As stablecoins mais emprestadas
As stablecoins mais usadas para empréstimos são a USDT, emitida pela Tether, e a USDC, da Circle. Como são atreladas à moeda americana, elas recebem o nome carinhoso de “criptodólar” ou “dólar digital” (como você preferir). Juntas, essas duas gigantes têm um valor de mercado de US$ 214 bilhões – três vezes o valor do Itaú Unibanco.
Como emprestar stablecoin e como pegar emprestado?
É um pouco complicado, mas nada que uma dose de prática não resolva. A explicação será dada considerando a plataforma Aave, que é uma das maiores nesse segmento de empréstimos atualmente.

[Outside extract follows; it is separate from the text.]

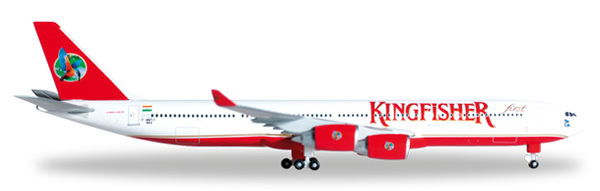 Herpa 527217 - Airbus 340-500 Extra Shop Kingfisher Airlines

Mas, antes de entrar no Aave, você precisa, primeiramente, ter uma carteira cripto (como se fosse uma carteira virtual), que funciona no celular, por exemplo. As mais conhecidas do mercado são a MetaMask e a Coinbase Wallet (basta pesquisar no Google). Agora, vamos ao passo a passo.
Como emprestar:
Após instalar sua carteira, você precisa enviar stablecoins para ela – para isso, basta comprar em uma exchange tradicional ou banco digital e fazer a transferência. Em seguida, é preciso acessar o site oficial da Aave, conectar a carteira (em um processo conhecido como connecting wallet) e depositar as stablecoins lá dentro, para que elas sejam emprestadas por quem precisa. Uma vez depositada, sua stablecoin gera juros automaticamente, que aparecem na sua conta.
Como pegar emprestado:
O passo a passo é semelhante. Você precisa conectar sua carteira ao Aave e depositar uma garantia (como ethereum, por exemplo). Normalmente, é preciso colocar lá uma quantia maior do que o total que você deseja emprestar. Depois disso, é só pegar a stablecoin que você deseja (USDT, USDC etc). No final, para recuperar sua garantia, você precisa pagar o valor emprestado acrescido de juros.
No relatório, a Visa disse que está “fascinada com o potencial das stablecoins como dinheiro programável e com a forma como os contratos inteligentes podem modernizar a concessão de crédito, ao mesmo tempo que aumentam o acesso global a ele”. Disse ainda que “essas tecnologias criam oportunidades significativas para que os bancos expandam seus negócios principais e atendam melhor aos clientes”.
E os riscos?
A narrativa sobre os empréstimos via stablecoins parece, de fato, linda e maravilhosa: juros baixos, automatização e acesso 24/7. No entanto, como em qualquer inovação financeira de alto rendimento, essa promessa vem acompanhada de riscos significativos que não podem ser ignorados. O cenário não é tão simples quanto parece.
A premissa central desse mercado é a confiança em smart contracts. O problema é que esses contratos são códigos de computador escritos por humanos – e nós cometemos erros, claro. Uma linha de código mal escrita, portanto, pode ser como deixar a chave do cofre sob o tapete para que hackers explorem. Em 2023, por exemplo, uma versão antiga da própria Aave foi atacada, resultando em uma perda de US$ 11 milhões.
Outro ponto é o impacto da volatilidade nas garantias dadas para o empréstimo (as criptomoedas). Se ocorrer uma queda brusca de preço, como normalmente acontece no mercado cripto, os smart contracts não terão piedade e liquidarão automaticamente a posição para garantir que o empréstimo seja coberto. Na prática, isso significa que o protocolo venderá parte ou toda a garantia do usuário para quitar a dívida. É ideal que os interessados levem consideração todos esses riscos.